Task prompt:
Render as a numbered list the lines below, from the line containing "In this scene, does" through the last line, omitting blank lines.

>> BEGIN Records to process

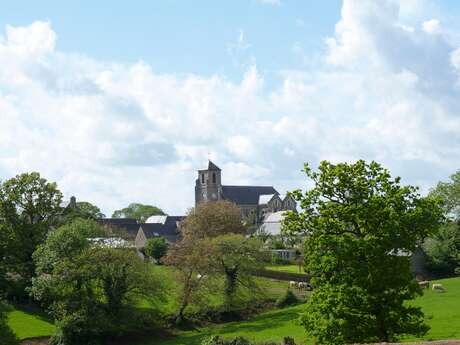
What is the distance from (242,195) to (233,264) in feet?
318

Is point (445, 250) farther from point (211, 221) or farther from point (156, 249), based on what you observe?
point (156, 249)

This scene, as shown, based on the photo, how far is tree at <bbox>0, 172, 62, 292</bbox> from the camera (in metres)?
63.7

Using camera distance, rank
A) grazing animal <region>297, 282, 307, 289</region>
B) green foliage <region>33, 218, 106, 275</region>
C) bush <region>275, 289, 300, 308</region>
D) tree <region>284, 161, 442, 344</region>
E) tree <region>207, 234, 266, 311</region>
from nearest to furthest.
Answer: tree <region>284, 161, 442, 344</region> → green foliage <region>33, 218, 106, 275</region> → tree <region>207, 234, 266, 311</region> → bush <region>275, 289, 300, 308</region> → grazing animal <region>297, 282, 307, 289</region>

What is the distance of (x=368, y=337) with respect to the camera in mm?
26453

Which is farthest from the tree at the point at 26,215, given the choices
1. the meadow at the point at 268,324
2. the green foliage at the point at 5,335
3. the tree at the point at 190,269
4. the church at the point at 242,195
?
the church at the point at 242,195


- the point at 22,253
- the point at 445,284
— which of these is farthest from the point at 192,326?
the point at 445,284

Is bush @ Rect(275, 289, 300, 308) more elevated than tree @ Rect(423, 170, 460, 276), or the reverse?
tree @ Rect(423, 170, 460, 276)

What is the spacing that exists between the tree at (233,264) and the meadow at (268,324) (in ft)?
10.5

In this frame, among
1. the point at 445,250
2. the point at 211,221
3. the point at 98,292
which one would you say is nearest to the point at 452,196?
the point at 445,250

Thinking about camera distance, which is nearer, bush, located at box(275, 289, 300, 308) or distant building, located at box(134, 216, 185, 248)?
bush, located at box(275, 289, 300, 308)

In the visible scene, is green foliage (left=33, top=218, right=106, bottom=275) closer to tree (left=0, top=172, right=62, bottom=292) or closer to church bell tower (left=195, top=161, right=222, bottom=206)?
tree (left=0, top=172, right=62, bottom=292)

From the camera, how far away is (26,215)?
2660 inches

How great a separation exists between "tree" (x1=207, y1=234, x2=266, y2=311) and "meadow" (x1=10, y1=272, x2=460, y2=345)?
320cm

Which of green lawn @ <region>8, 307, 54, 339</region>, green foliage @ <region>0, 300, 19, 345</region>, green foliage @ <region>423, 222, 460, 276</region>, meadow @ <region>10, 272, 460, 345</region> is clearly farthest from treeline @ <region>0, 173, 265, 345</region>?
green foliage @ <region>423, 222, 460, 276</region>
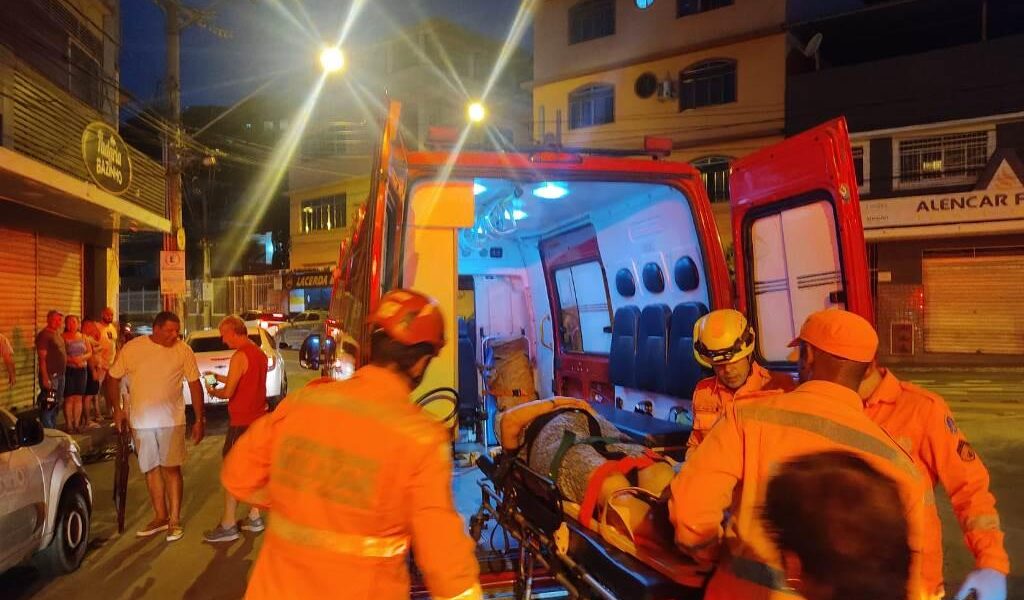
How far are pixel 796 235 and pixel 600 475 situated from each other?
1.79 m

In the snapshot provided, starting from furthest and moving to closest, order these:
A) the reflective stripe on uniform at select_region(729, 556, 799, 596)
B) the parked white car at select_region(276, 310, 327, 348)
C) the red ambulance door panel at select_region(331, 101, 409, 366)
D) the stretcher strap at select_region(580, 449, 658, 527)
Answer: the parked white car at select_region(276, 310, 327, 348) → the red ambulance door panel at select_region(331, 101, 409, 366) → the stretcher strap at select_region(580, 449, 658, 527) → the reflective stripe on uniform at select_region(729, 556, 799, 596)

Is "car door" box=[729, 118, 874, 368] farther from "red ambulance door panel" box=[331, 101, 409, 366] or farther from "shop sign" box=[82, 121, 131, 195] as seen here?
"shop sign" box=[82, 121, 131, 195]

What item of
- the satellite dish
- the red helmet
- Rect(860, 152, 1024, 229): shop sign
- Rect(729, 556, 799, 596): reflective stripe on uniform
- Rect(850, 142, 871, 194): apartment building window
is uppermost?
the satellite dish

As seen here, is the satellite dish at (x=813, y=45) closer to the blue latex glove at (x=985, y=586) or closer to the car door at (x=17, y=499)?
the blue latex glove at (x=985, y=586)

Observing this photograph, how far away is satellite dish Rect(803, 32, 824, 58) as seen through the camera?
2223 cm

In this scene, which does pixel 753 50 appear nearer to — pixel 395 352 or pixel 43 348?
pixel 43 348

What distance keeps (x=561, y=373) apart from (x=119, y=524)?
437cm

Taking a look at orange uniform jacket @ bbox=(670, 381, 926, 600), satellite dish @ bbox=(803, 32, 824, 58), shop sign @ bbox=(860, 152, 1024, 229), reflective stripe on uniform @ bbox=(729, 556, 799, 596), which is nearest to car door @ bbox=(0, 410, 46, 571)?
orange uniform jacket @ bbox=(670, 381, 926, 600)

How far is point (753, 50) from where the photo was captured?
76.9 ft

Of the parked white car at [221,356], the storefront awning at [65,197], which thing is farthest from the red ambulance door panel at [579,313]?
the storefront awning at [65,197]

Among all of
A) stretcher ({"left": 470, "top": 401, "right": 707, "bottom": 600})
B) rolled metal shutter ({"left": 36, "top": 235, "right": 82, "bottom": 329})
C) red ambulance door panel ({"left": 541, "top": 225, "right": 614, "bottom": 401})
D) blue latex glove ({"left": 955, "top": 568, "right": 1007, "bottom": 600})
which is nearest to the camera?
blue latex glove ({"left": 955, "top": 568, "right": 1007, "bottom": 600})

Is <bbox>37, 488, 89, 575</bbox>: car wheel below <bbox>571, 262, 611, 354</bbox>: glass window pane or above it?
below

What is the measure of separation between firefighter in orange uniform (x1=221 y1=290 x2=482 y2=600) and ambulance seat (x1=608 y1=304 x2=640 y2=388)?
13.8 feet

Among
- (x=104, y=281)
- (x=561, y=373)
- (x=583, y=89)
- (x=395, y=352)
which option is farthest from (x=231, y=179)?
(x=395, y=352)
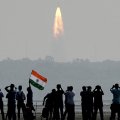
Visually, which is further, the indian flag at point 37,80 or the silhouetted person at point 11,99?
the indian flag at point 37,80

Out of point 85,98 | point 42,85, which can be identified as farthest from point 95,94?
point 42,85

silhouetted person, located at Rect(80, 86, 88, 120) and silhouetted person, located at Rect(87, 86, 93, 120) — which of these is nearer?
silhouetted person, located at Rect(80, 86, 88, 120)

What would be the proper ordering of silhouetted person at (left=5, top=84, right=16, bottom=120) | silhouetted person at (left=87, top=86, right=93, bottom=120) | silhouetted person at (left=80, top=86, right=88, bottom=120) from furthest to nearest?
1. silhouetted person at (left=87, top=86, right=93, bottom=120)
2. silhouetted person at (left=80, top=86, right=88, bottom=120)
3. silhouetted person at (left=5, top=84, right=16, bottom=120)

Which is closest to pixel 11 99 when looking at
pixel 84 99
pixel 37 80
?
pixel 37 80

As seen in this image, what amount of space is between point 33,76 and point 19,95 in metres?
1.17

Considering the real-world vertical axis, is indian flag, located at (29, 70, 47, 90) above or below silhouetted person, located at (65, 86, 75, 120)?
above

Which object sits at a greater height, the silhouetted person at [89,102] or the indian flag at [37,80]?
the indian flag at [37,80]

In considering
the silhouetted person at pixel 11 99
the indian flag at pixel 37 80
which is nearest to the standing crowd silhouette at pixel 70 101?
the silhouetted person at pixel 11 99

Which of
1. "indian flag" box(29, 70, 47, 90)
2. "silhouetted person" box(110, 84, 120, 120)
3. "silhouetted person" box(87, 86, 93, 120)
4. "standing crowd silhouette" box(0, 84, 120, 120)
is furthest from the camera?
"indian flag" box(29, 70, 47, 90)

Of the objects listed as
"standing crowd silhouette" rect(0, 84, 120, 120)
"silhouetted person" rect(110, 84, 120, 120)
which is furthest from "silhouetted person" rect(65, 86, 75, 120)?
"silhouetted person" rect(110, 84, 120, 120)

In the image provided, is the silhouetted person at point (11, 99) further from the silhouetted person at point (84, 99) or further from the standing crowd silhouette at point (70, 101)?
the silhouetted person at point (84, 99)

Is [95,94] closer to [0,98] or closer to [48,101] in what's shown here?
[48,101]

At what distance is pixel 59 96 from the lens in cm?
3397

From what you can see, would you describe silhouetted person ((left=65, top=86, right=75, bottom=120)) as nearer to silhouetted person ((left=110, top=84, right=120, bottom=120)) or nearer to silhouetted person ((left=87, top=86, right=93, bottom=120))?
silhouetted person ((left=87, top=86, right=93, bottom=120))
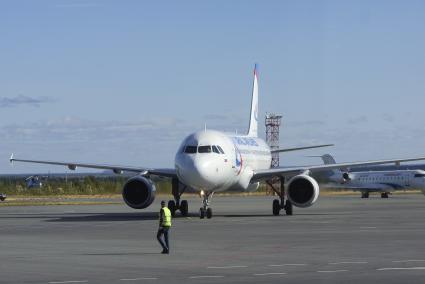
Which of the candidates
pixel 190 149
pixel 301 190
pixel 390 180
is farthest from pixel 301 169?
pixel 390 180

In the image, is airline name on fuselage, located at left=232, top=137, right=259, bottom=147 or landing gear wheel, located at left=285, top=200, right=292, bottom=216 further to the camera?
airline name on fuselage, located at left=232, top=137, right=259, bottom=147

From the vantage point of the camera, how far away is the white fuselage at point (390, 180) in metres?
99.4

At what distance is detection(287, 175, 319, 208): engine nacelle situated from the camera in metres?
44.6

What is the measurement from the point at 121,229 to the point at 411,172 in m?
69.4

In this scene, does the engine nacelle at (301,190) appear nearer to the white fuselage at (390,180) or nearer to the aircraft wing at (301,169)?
the aircraft wing at (301,169)

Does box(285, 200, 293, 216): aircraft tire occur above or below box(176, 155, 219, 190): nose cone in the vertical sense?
below

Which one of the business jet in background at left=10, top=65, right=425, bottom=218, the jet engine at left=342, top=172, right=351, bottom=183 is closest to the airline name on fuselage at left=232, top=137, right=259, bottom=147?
the business jet in background at left=10, top=65, right=425, bottom=218

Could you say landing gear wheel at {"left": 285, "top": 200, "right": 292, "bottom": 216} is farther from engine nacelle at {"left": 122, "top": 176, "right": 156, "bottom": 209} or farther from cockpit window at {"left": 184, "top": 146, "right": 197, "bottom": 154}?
engine nacelle at {"left": 122, "top": 176, "right": 156, "bottom": 209}

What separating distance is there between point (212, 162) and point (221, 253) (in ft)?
59.1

>> END Records to process

Result of this task:
1. In this scene, does the engine nacelle at (301,190) appear nearer to the white fuselage at (390,180) or nearer to the aircraft wing at (301,169)?
2. the aircraft wing at (301,169)
3. Does box(285, 200, 293, 216): aircraft tire occur above or below box(176, 155, 219, 190): nose cone in the vertical sense?
4. below
5. Which one of the business jet in background at left=10, top=65, right=425, bottom=218, the jet engine at left=342, top=172, right=351, bottom=183 is closest to the airline name on fuselage at left=232, top=137, right=259, bottom=147?
6. the business jet in background at left=10, top=65, right=425, bottom=218
7. Could you say landing gear wheel at {"left": 285, "top": 200, "right": 292, "bottom": 216} is farther from engine nacelle at {"left": 122, "top": 176, "right": 156, "bottom": 209} or farther from cockpit window at {"left": 184, "top": 146, "right": 197, "bottom": 154}?
8. engine nacelle at {"left": 122, "top": 176, "right": 156, "bottom": 209}
9. What separating distance is there between point (212, 162) and point (221, 253) (in ft)?
10. 59.1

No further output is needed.